Let’s see what they said about it!
* Effective Perl:
“This wonderfully symmetrical one-liner contributed by Phil Abercrombie returns the lesser of $a and $b….
* Perl Best Practices:
“[...] The syntactic symmetry is very elegant, of course, and devising it obviously provided the original developer with a welcome diversion from the tedium of everyday coding. But a clever line of code like that is a (recurring) nightmare to understand and to maintain, and imposes an unnecessary burden on everyone in the development and maintenance teams…
My google alert for “Phil Abercrombie” turned this one up recently, and I was pleased to see that something I’d done so casually is causing soul-searching and conflict amongst a new generation of perl monkeys.
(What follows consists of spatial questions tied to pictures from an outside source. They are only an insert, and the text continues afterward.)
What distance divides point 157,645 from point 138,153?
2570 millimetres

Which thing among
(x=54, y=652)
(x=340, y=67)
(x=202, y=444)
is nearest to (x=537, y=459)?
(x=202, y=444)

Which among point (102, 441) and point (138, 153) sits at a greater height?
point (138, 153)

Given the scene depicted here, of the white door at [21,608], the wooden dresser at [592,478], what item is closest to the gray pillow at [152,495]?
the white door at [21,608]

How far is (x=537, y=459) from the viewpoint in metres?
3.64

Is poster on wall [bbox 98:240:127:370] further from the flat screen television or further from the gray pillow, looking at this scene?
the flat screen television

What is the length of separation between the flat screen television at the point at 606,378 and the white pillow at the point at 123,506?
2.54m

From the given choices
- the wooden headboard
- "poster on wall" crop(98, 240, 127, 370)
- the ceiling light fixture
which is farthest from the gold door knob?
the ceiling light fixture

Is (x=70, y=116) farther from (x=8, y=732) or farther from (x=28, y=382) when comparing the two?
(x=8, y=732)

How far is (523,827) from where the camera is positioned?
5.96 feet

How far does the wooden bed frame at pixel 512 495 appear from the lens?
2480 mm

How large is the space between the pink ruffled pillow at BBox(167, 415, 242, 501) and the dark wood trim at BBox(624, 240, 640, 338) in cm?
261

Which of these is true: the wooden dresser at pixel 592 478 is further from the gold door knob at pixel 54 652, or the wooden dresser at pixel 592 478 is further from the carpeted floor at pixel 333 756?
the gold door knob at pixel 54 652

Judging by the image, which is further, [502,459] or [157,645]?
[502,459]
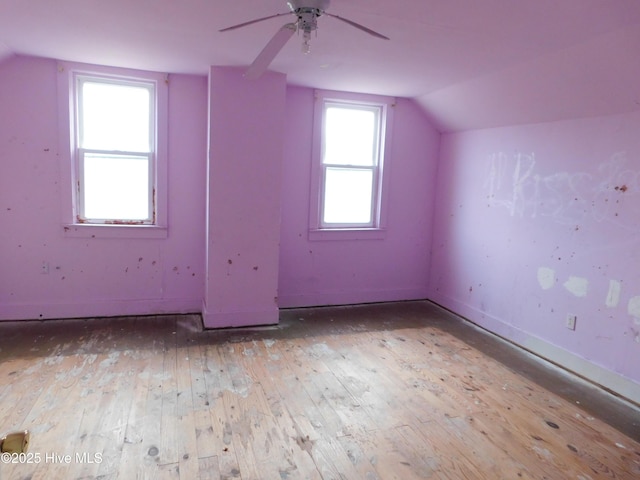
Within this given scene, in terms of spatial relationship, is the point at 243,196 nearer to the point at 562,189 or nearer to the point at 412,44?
the point at 412,44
To understand the spirit in which this code was offered up, the monkeys should read http://groups.google.com/group/comp.lang.perl.misc/browse_thread/thread/f935e8ea5637db9c. Readability was hardly a goal when Joseph Hall solicited these contributions. This one was crafted to use the misdirection of symmetry to hide the multiple roles that some characters play in perl’s rich lexicography.
I have used it as an interview question (“What does this do?”) but I wouldn’t expect to see it in any real code.